### PROVIDED MATERIAL ###
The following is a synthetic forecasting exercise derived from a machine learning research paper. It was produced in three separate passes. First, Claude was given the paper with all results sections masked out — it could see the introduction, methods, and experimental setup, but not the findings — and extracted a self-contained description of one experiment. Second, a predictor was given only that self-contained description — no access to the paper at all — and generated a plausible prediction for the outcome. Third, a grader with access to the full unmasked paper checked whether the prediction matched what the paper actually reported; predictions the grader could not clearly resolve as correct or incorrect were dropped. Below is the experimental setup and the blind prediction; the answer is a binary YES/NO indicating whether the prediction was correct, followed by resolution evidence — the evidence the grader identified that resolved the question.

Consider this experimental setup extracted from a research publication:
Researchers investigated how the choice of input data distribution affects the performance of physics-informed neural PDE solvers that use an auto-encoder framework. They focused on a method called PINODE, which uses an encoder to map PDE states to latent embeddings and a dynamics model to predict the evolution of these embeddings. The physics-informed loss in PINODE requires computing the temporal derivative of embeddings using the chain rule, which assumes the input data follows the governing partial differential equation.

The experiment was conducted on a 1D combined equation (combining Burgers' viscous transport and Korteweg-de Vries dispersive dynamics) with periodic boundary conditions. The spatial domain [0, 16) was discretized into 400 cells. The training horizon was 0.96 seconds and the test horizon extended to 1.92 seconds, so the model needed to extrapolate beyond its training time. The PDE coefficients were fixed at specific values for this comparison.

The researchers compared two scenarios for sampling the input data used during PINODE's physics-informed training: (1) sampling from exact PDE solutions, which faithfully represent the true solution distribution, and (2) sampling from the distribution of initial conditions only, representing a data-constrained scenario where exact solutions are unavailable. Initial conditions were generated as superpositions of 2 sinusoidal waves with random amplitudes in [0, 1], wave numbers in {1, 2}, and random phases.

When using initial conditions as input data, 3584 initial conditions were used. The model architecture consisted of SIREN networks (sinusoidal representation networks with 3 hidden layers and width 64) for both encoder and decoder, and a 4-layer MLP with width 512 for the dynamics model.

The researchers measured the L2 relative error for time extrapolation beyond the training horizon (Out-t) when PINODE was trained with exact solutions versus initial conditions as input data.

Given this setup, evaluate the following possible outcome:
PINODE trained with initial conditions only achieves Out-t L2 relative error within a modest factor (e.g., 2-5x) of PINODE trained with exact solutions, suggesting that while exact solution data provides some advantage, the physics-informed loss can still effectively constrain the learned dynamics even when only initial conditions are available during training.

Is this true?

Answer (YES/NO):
###
• [PROBLEM DESCRIPTION]: Can you repeat, word for word, every line above from the one containing "When using initial" down to the one containing "Is this true?", including both?

• [COMPLETED TASK]:
When using initial conditions as input data, 3584 initial conditions were used. The model architecture consisted of SIREN networks (sinusoidal representation networks with 3 hidden layers and width 64) for both encoder and decoder, and a 4-layer MLP with width 512 for the dynamics model.

The researchers measured the L2 relative error for time extrapolation beyond the training horizon (Out-t) when PINODE was trained with exact solutions versus initial conditions as input data.

Given this setup, evaluate the following possible outcome:
PINODE trained with initial conditions only achieves Out-t L2 relative error within a modest factor (e.g., 2-5x) of PINODE trained with exact solutions, suggesting that while exact solution data provides some advantage, the physics-informed loss can still effectively constrain the learned dynamics even when only initial conditions are available during training.

Is this true?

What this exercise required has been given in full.